You are buying the 25 put/30 call strangle for $1.40. The breakevens for this strangle in the underlying is $23.60 and $31.40 respectively. These breakeven points represent an approximate 13.3% move in the underlying. This percentage move does not appear to be unreasonable when consideration is given to the fact that you are buying "earnings premium" plus the elevated volatility of the marketplace as whole.
Net debit: $1.40
Why a strangle?
Why are the July 27 2012 weekly 25 puts and 30 calls chosen for this strangle instead of an At-the-Money (ATM) straddle?
The At-the-Money (ATM) straddle is trading for $3.30. The breakevens for this straddle in the underlying is $23.70 and $30.3 respectively. These breakeven points represent a 12.3% move in the underlying.
Comparatively, the July 27 2012 weekly 25 put/ 30 call strangle is trading for $1.40.
The breakevens for this strangle in the underlying are $23.60 and $31.40 respectively. These breakeven points represent a 12.3% downward move in the underlying and 14.1% upside move in the underlying.

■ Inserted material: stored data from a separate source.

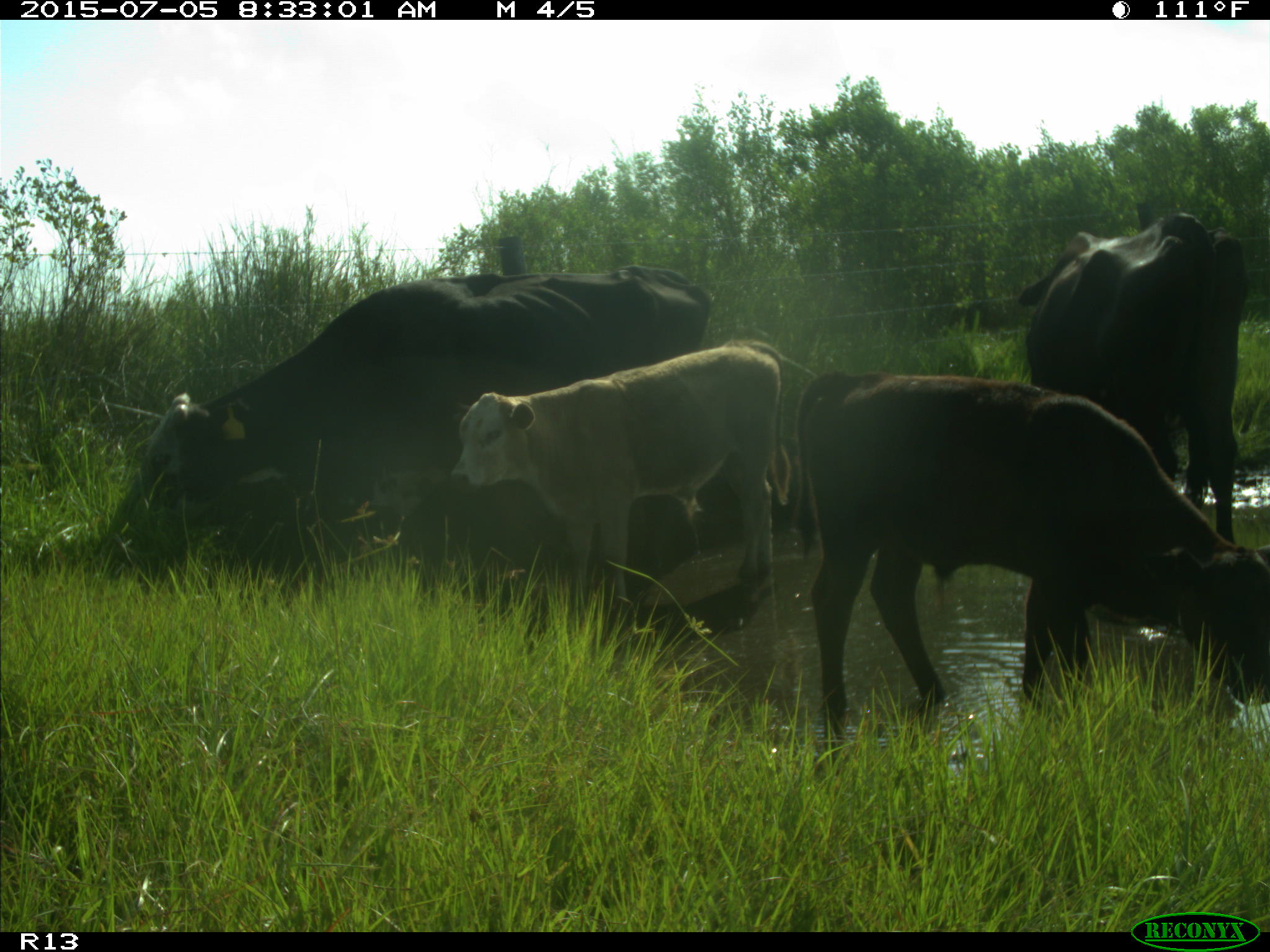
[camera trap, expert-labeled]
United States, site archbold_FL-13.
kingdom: Animalia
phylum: Chordata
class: Mammalia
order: Artiodactyla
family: Bovidae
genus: Bos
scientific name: Bos taurus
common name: domestic cow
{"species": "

Key point: In essence, you are paying significantly less premium ($1.40 versus $3.30) and receiving nearly the downside potential. On the upside, your breakeven is $1.00 higher, but remember the underlying has been beaten down so significantly since the IPO that any upside surprise in earnings may really catapult the stock higher. We will sacrifice the $1.00 in upside profits in return for saving $1.90 in premium.
Risk: The earnings report does not cause the expected movement in the underlying. Be forewarned. You may lose the entire premium. This play is for speculative monies only.
Note: Prices are quoted at time of submission and do not reflect current market prices.
Disclaimer: We are not liable for any trading decisions made by any reader. NO advice is given or implied. The information offered in this article is for demonstration purposes ONLY and should not be either construed as an offer or considered to be a recommendation to buy or sell any options.
Your use of this information is entirely at your own risk. It is your sole responsibility to evaluate the accuracy, completeness and usefulness of the information. You must assess the risk of any trade with a professional broker, or financial planner, and make your own independent decisions regarding any trades mentioned herein. This is not a solicitation to buy or sell any options, or to purchase or sell any credit spreads. Trading options only carries a high degree of risk, is not suitable for all traders/investors, and you may lose all of your premium money invested in the options. If you have never traded options before, we strongly recommend that you read a little background information made available by the government. Only you can determine what level of risk is appropriate for you. Also, prior to buying or selling an option, a person must receive a copy of Characteristics and Risks of Standardized Options.
Past performances DO NOT guarantee future results. Please consult with your own independent tax, business and financial advisors with respect to any trade. We will NOT be responsible for the consequences of anyone acting on this purely demonstration material.